(Provided information begins)

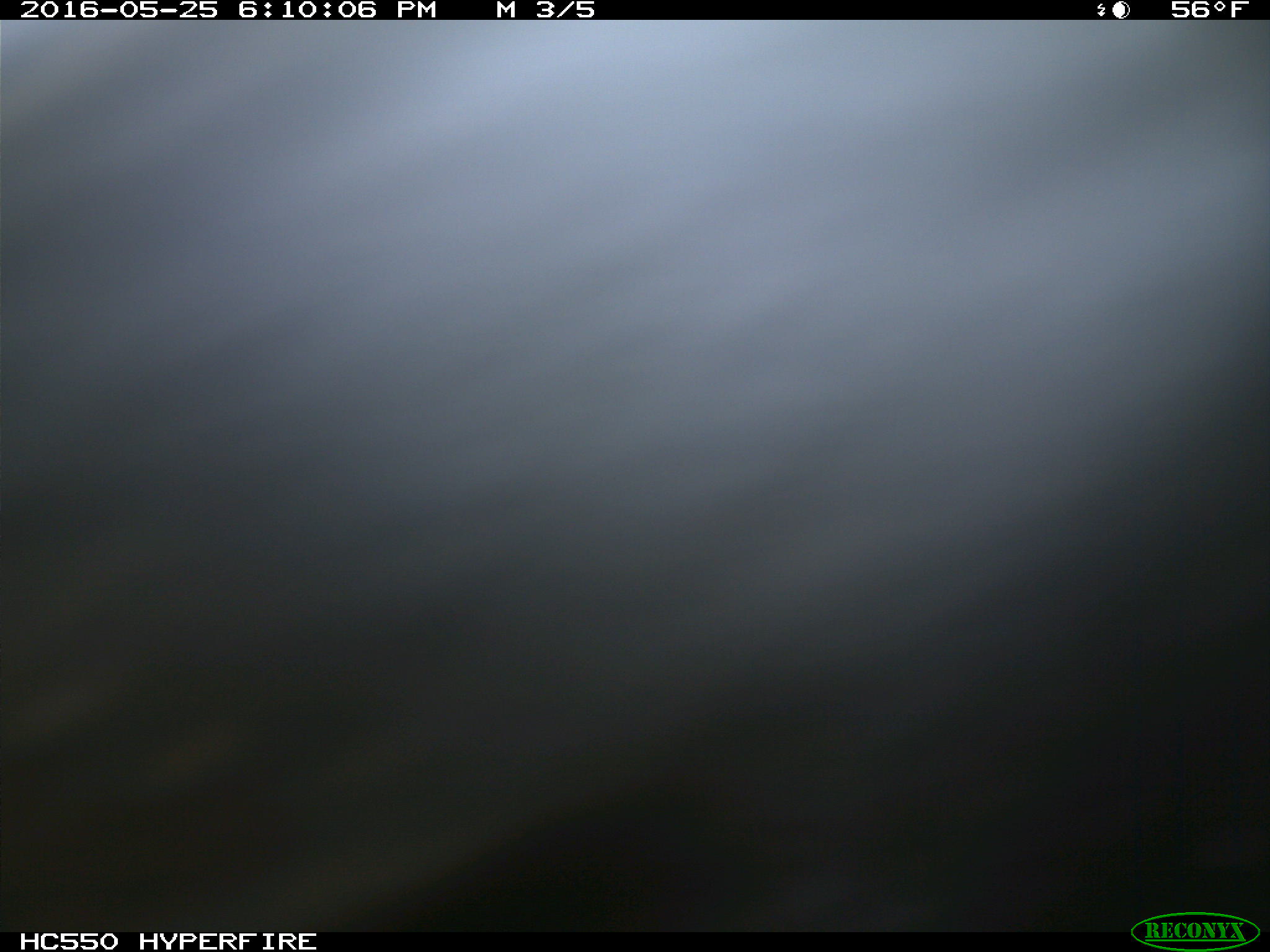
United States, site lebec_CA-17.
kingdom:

(Provided information ends)
(Provided information begins)

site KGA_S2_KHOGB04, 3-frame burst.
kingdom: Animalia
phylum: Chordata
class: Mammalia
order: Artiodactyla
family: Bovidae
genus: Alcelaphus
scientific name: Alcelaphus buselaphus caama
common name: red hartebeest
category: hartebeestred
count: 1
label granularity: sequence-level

(Provided information ends)
(Provided information begins)

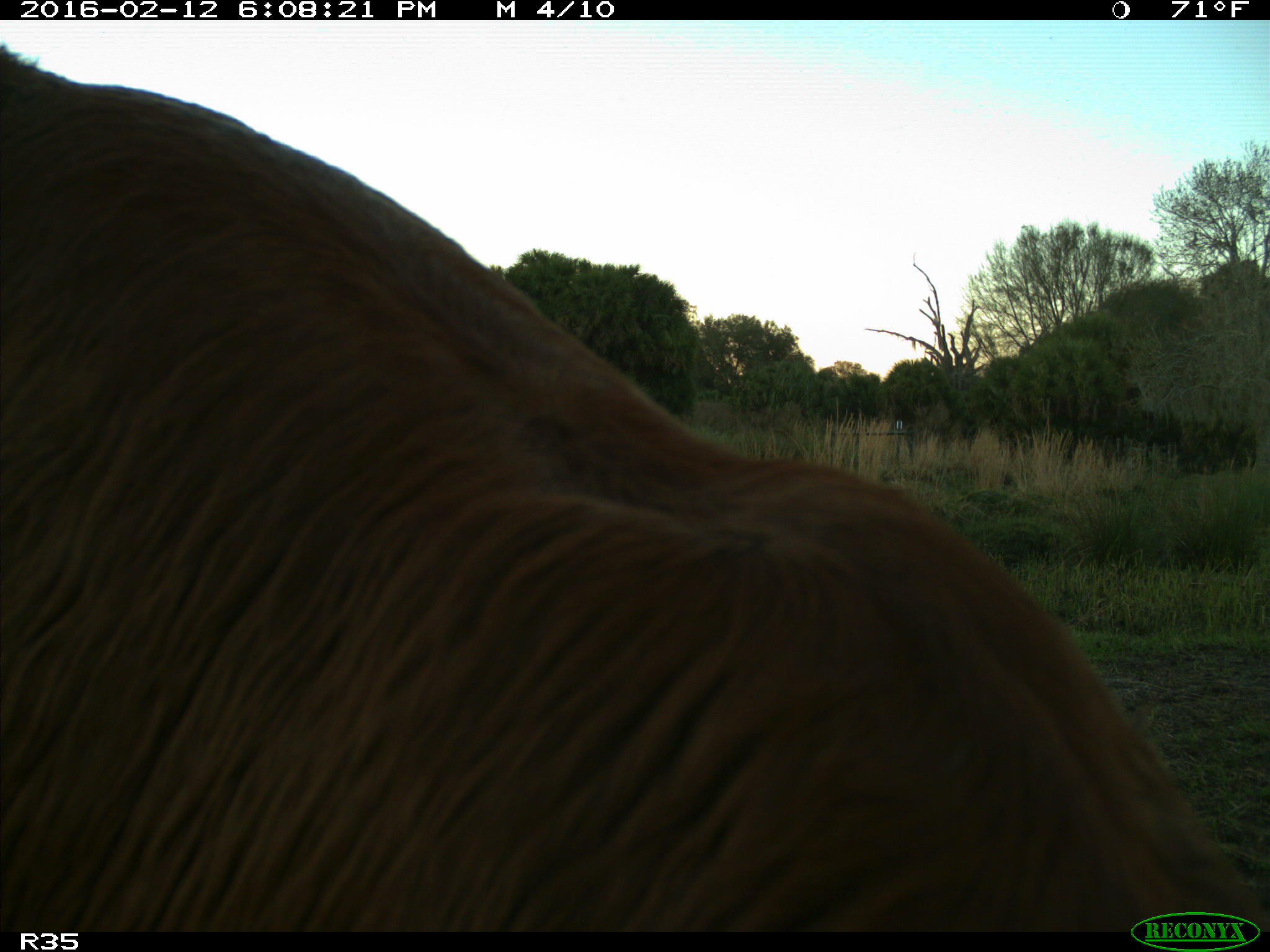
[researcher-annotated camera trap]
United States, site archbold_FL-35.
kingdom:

(Provided information ends)

• Problem to work on
Copy the lines of the data above exactly as written, beginning with the line containing "scientific name: Alcelaphus buselaphus caama" and ending with the line containing "label granularity: sequence-level", and leave out all other lines.

• Response below
scientific name: Alcelaphus buselaphus caama
common name: red hartebeest
category: hartebeestred
count: 1
label granularity: sequence-level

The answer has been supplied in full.